- Excerpt provided
★ ★ ★ ★ ★ ★ ★
Re: Corpora: Wordsmith question

From: Darren Pearce (darrenp@cogs.susx.ac.uk)
Date: Wed Apr 03 2002 - 16:47:08 MET DST

  • Next message: PD Dr. Edward Wornar: "Re: Corpora: Wordsmith question"

    On Wed, 3 Apr 2002, PD Dr. Edward Wornar wrote:

    > From: Van den Heuvel M Mev <MVDH@sun.ac.za>
    > Subject: Corpora: Wordsmith question
    > Date: Wed, 3 Apr 2002 11:13:22 +0200
    >
    > > Hi everybody,
    > >
    > > I'm having a spot of trouble with the Wordlist tool in the Wordsmith suite
    > > that I hope someone out there can help me with. I want to compare two almost
    > > identical word lists containing the entries of a pronunciation lexicon.
★ ★ ★ ★ ★ ★ ★
- Record extracts
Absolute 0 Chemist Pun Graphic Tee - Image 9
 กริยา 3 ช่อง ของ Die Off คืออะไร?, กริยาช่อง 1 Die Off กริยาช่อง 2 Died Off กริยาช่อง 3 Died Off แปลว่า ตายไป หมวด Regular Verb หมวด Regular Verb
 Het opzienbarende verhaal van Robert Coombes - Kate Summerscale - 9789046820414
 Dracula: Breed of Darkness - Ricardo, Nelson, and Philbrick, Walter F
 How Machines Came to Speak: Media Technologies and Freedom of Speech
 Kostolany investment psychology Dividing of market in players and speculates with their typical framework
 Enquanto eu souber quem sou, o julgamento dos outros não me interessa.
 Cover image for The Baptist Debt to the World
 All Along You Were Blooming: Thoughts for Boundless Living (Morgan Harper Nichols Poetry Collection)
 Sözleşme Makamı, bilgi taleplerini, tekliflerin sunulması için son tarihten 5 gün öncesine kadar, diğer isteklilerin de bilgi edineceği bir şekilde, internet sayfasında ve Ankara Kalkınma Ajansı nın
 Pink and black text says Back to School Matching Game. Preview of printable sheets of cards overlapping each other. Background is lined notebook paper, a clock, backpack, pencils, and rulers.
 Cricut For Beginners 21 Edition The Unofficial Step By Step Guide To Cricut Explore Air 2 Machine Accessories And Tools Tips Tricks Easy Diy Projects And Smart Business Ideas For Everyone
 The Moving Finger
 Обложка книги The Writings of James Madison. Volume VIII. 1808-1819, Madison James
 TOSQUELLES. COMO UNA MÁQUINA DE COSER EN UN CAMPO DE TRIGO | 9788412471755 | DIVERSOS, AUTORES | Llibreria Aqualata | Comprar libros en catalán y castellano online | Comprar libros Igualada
★ ★ ★ ★ ★ ★ ★
- Actions to take
a: In the Wordsmith thread, what do the two nearly identical word lists contain?
b: Please resume the Wordsmith thread from its last sentence.

- Numbered answers
a: The entries of a pronunciation lexicon.

b:
    > > There are some inconsistencies between the lists, i.e. items missing in the
    > > one that should be in the other and vice versa. I need to identify the
    > > missing words. I thought that I could use the "compare word lists" function
    > > in Wordlist for this purpose by setting the minimum frequency to 1 word, but
    > > it's not working. I'm obviously doing something wrong.
    > >
    > > If you don't have a quick answer to the Wordsmith problem, but know of
    > > another tool that could help me do just this one little task with a few
    > > button clicks, I would also appreciate your response!
    >
    > If the format of the wordlists is just plain text with one word on each line,
    > a simple diff should do the trick. What system are you using? If it's a UNIX-like
    > system, you'll have diff, otherwise you might want to get the cygwin tools. At
    > the shell prompt, sh like
    >
    > diff wordlist1 wordlist2 > differences
    >
    > will write the differences into a file 'differences'. If you want a user interface
    > so as to take over parts from one file into the other or see the files side by side
    > with the differences marked, try emacs (or XEmacs) which comes with the useful tool
    > ediff.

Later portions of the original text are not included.